---------- Source text

Christopher Jefferies

Joanna Yeates was the tenant of Mr Jefferies, a retired teacher, when she went missing over Christmas 2010. The landlord, who was taken into custody and questioned by police over three days, had no idea what was happening to his reputation outside. Rules on contempt and prejudice had been ditched by many titles. Leveson says the story acquired its “own close to irresistible momentum and was running out of control” with many newspapers printing “what they could get away with in print”. Although the Daily Mirror and The Sun are singled out for particular criticism in the report, Mr Jefferies is described as “the victim of a very serious injustice perpetrated by a significant section of the press.

Hugh Grant

One of the inquiry’s first witnesses, the actor indirectly accused the Mail papers of hacking into his phone. The accusation related to an article in the Mail on Sunday describing the cause of his broken relationship with heiress Jemima Khan. A war of words between Mr Grant and the Mail broke out across days of the inquiry involving speculation over the identity of a “plummy voiced executive” and whether details had been taken from Mr Grant’s phone. The editor-in-chief of the Mail titles, Paul Dacre, offered an “aggressive” explanation to the inquiry described as “not justified”. Leveson says in his report this is “a good example of the phenomenon of aggressive defence”.

Gordon and Sarah Brown

In November 2006, The Sun published private medical information about Gordon and Sarah Brown’s four-month-old son. The story revealed he had been diagnosed with cystic fibrosis. The report states there was “no public interest in the story” and accepted that neither parent had “expressly consented to publication”. Rebekah Brooks, in her evidence, had claimed the Browns had been “absolutely committed to making this public”. Leveson says her account “defies belief”. The report states that “the treatment of Mr and Mrs Brown by News International left much to be desired” and says it provides “a fine example of a number of aspects of unsatisfactory or unethical press practices”.

Kate and Gerry McCann

Madeleine McCann was abducted in Portugal in May 2007. The press treatment of her parents, particularly by the Daily Star and Express newspapers, is heavily criticised. Leveson states: “If ever there was an example of a story which ran totally out of control, this is one.” The press appetite for news of Madeleine is described as “insatiable” with the search for the truth “the first principle to be sacrificed”. A number of titles were described as being “guilty of gross libels” with “gross inaccuracy” in reporting criticised as “bluntly outrageous”. The parents became “a news item, a commodity, almost a piece of public property”. And because the McCanns had tried to engage with the media, the press behaved as though “they had waived their right to privacy.”

--------------------
---------- Input data

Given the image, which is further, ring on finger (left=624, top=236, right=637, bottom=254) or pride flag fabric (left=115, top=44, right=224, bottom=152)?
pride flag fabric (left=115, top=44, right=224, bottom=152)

--------------------

- _Exercise 1_: Copy the text on the Leveson inquiry word for word from "Christopher Jefferies" to "of the press.".
- _Exercise 2_: Pick up the text on the Leveson inquiry after its last sentence and keep it going.
The lines have nothing to do with the text on the Leveson inquiry.

- _Answer area 1_:
Christopher Jefferies

Joanna Yeates was the tenant of Mr Jefferies, a retired teacher, when she went missing over Christmas 2010. The landlord, who was taken into custody and questioned by police over three days, had no idea what was happening to his reputation outside. Rules on contempt and prejudice had been ditched by many titles. Leveson says the story acquired its “own close to irresistible momentum and was running out of control” with many newspapers printing “what they could get away with in print”. Although the Daily Mirror and The Sun are singled out for particular criticism in the report, Mr Jefferies is described as “the victim of a very serious injustice perpetrated by a significant section of the press.

- _Answer area 2_:
Sebastian Bowles

A coach accident in Switzerland in March this year killed 28 people, among them 22 children. One of those who lost their lives was an 11-year-old from Britain, Sebastian Bowles. Although press and photographers were banned from the centre where parents of the dead were being kept, photographs of the Bowles family appeared in the Daily Mail. Other pictures appeared on The Sun’s website, and The Daily Telegraph published intimate family details that had been lifted from Sebastian’s last blogs. Leveson says the way this story was reported “undeniably raises issues under the Editors’ Code [of the PCC] in relation to … the press’s discretion surrounding the reporting of grief.”

The Dowlers

The way the News of the World treated the disappearance of Milly, the daughter of Bob and Sally Dowler, is described by the Leveson Report as defining the “fine line between the need to engage the press to publicise a predicament or cause, and the dangers of press intrusion”. Her mobile phone was “hacked into and tampered with” by the NOTW. However “equal if not greater importance”, the report says, should be given to the “intrusive and insensitive” reporting at a time of “intense personal distress” for the family. While the courts will wrestle with the case next year, the report says: “The fact remains that the NOTW hacked the phone of a dead schoolgirl.”